The political and cultural noise that we are all experiencing is quite literally deafening. It is precisely at times like these that writers and artists are desperately needed to help alleviate that noise and remind us of what is important when we ponder not only our own lives but the larger human condition as well.
What is in fact the aim of every artist? Albert Camus was asked during an interview. He answers:
“To depict the passions of his day. In the seventeenth century, the passions of love were at the forefront of people’s minds. But today, the passions of our century are collective passions because society is in disorder. Artistic creation, instead of removing us from the drama of our time, is one of the means we are given of bringing it closer. Totalitarian regimes are well aware of this, since they consider us their first enemy. Isn’t it obvious that everything which destroys art aims to strengthen ideologies that make men unhappy? Artists are the only people who have never harmed the world.” (Camus, Albert. “Three Interviews.” Lyrical & Critical Essays. New York: Vintage Books, 1970, pp. 353-354.)

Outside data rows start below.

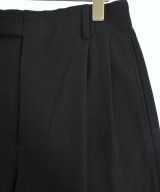 Rie Miller（リエミラー）ショートパンツ 黒 サイズ:-(M位) レディース/2200683060096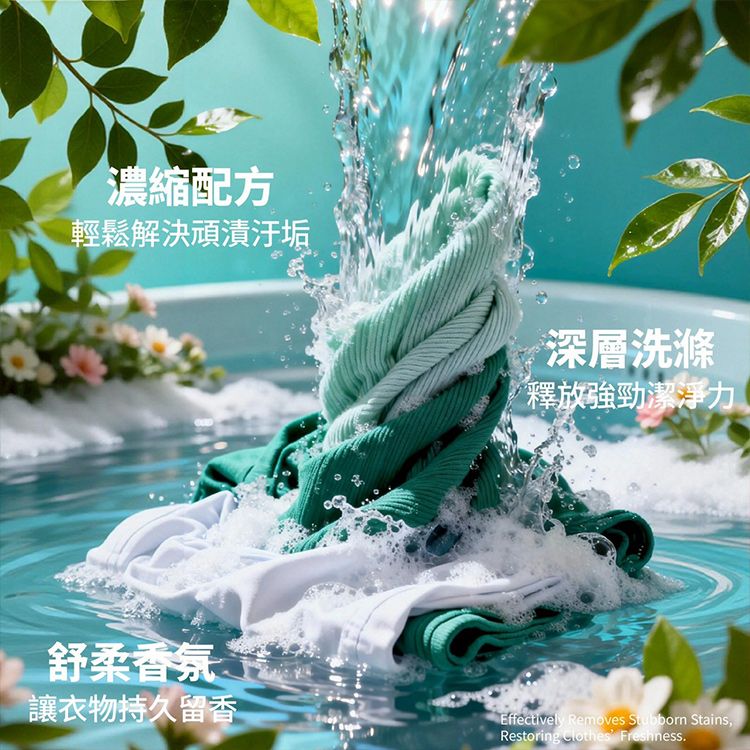 不含螢光劑 御衣坊 不含螢光劑 蠟筆小新 香氛 洗衣球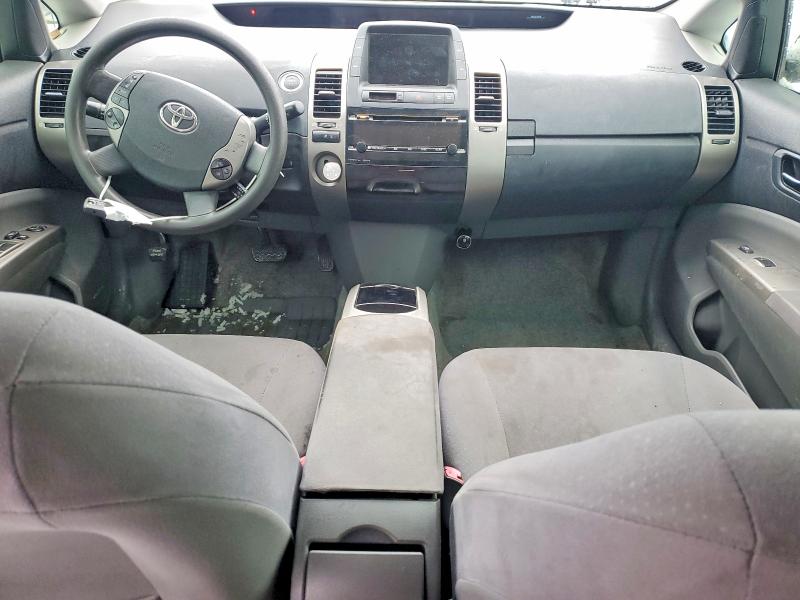 Продажа на аукционе авто 2009 Toyota Prius, vin: JTDKB20U797886307, номер лота: 99788235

Twenty years ago, I wrote my master’s thesis on “Albert Camus & The Post-Modern Generation.” At that time, our collective cultural and societal issues were different; yet remnants remain. I never imaged then that our political climate and dividedness over basic human dignity would become significantly and devastatingly worse.

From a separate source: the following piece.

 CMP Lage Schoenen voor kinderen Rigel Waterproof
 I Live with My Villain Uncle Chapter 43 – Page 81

Engaging once again with my intellectual mentor while rereading my thesis, I felt a shiver and at the same time a sense of poignancy amid our current distress. In light of this, I decided to post the conclusion of my thesis, with the hope that it will inspire others to further explore Camus’ work and find some solidarity, some solace.
Camus believed that “every authentic work of art is a gift offered to the future.” His writings, his compassion, his ethics, his authentic work of art, are needed now more than ever.